**TEXT:**
An RCAF team led by Ray Foottit visited U.S. aircraft producers and surveyed British and French manufacturers before concluding that no existing or planned aircraft could fulfill these requirements.

Avro submitted their modified C105 design in May 1953, essentially a two-man version of the C104/2. A change to a "shoulder-mounted" wing allowed rapid access to the aircraft's internals, weapons bay, and engines. The new design also allowed the wing to be built as a single structure sitting on the upper fuselage, simplifying construction and improving strength. The wing design required a long main landing gear that still had to fit within the thin delta wing, presenting an engineering challenge. Five different wing sizes were outlined in the report, ranging between 1 000 ft² and 1 400 ft² (93 m² to 130 m²). The 1 200 ft² (111 m²) version was eventually selected. Three engines were considered as well: the Rolls-Royce RB106, the Bristol B.0L.4 Olympus, and the Curtiss-Wright J67 (a license-built version of the Olympus). The RB106 was selected, with the J67 as backup.

The weapons bay design was larger than the original C104/2 design, situated in a large thin box on the bottom fuselage, running from a point adjacent to the front of the wing to the middle of the fuselage. The weapon system originally selected was the Hughes MX-1179, which was a pairing of the existing MA-1 fire-control system with the AIM-4 Falcon missile of both semi-active radar homing and infrared homing variants. This system was already under development for proposed use in the USAF's WS-201 1954 interceptor (dating from 1949, which would lead to the F-102 Delta Dagger). The Velvet Glove radar-guided missile had been under development with the RCAF for some time, but was considered unsuitable for supersonic launch, and further work on that project was eventually cancelled in 1956.

In July 1953, the proposal was accepted and Avro was given the go-ahead to start a full design study. In December, CA$27 million was provided to start flight modeling. At first, the project was limited in scope, but the introduction of the Soviet Myasishchev M-4 Bison jet bomber and the Soviet Union's testing of a hydrogen bomb dramatically changed Cold War priorities. In March 1955, the contract was upgraded to CA$260 million for five Arrow Mk.1 flight-test aircraft, to be followed by 35 Arrow Mk.2s with production engines and fire-control systems.

Most aircraft designs start with the construction of a small number of hand-built prototypes that are test flown and modified, if required, before being committed to a set of jigs for production. This requires extra time to move from testing to manufacturing. The Arrow program instead adopted the Cook-Craigie plan. Developed in the 1940s, Cook-Craigie eliminated the prototype phase, with the first test airframes constructed on production jigs. Any changes would be incorporated into the jigs while testing continued, with full production starting when the test program was complete. As Jim Floyd noted at the time, this was a risky approach, but together with the RCAF, "...it was decided to take the technical risks involved to save time on the programme… I will not pretend that this philosophy of production type build from the outset did not cause us a lot of problems in Engineering. However, it did achieve its objective." ^[5]

In order to mitigate risks, a massive testing program was started. By mid-1954, the first production drawings were issued and wind tunnel work began. In a related program, nine instrumented free-flight models were mounted on solid fuel Nike rocket boosters and launched over Lake Ontario while two additional models were launched from Wallops Island, USA, over the Atlantic Ocean. These models were for aerodynamic drag and stability testing, flown to a maximum speed of Mach 1.7+ before intentionally crashing into the water. Ongoing efforts have been made to search for the models in Lake Ontario; as of 2009 ^[update], two have been found,^{[ citation needed]} along with one Nike booster and another for a Velvet Glove.

**PARTS OF THE EXERCISE:**
(1) Rewrite the stretch of the Arrow text from "In July 1953, the" through "and fire-control systems.", replacing "contract" with "agreement".
(2) State whether each statement agrees with the Arrow text, answering yes or no and quoting the deciding words: (a) The 1 200 ft² wing version was eventually selected. (b) The Curtiss-Wright J67 was chosen as the primary engine. (c) The Velvet Glove missile was considered suitable for supersonic launch.

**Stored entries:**
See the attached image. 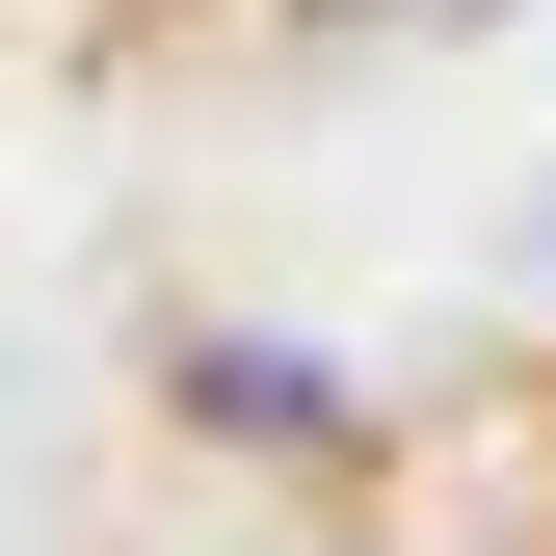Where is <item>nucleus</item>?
Here are the masks:
<instances>
[{
  "mask_svg": "<svg viewBox=\"0 0 556 556\" xmlns=\"http://www.w3.org/2000/svg\"><path fill=\"white\" fill-rule=\"evenodd\" d=\"M318 27H477V0H318Z\"/></svg>",
  "mask_w": 556,
  "mask_h": 556,
  "instance_id": "nucleus-1",
  "label": "nucleus"
}]
</instances>
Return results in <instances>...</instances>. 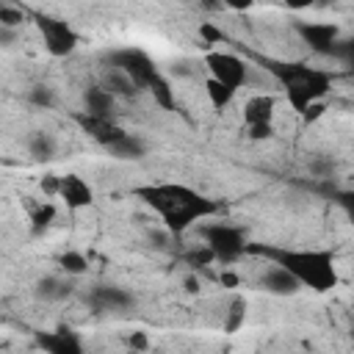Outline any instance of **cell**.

**OUTPUTS FOR THE TASKS:**
(1)
In July 1953, the proposal was accepted and Avro was given the go-ahead to start a full design study. In December, CA$27 million was provided to start flight modeling. At first, the project was limited in scope, but the introduction of the Soviet Myasishchev M-4 Bison jet bomber and the Soviet Union's testing of a hydrogen bomb dramatically changed Cold War priorities. In March 1955, the agreement was upgraded to CA$260 million for five Arrow Mk.1 flight-test aircraft, to be followed by 35 Arrow Mk.2s with production engines and fire-control systems.

(2)
(a) Yes: "The 1 200 ft² (111 m²) version was eventually selected."
(b) No: "The RB106 was selected, with the J67 as backup."
(c) No: "but was considered unsuitable for supersonic launch"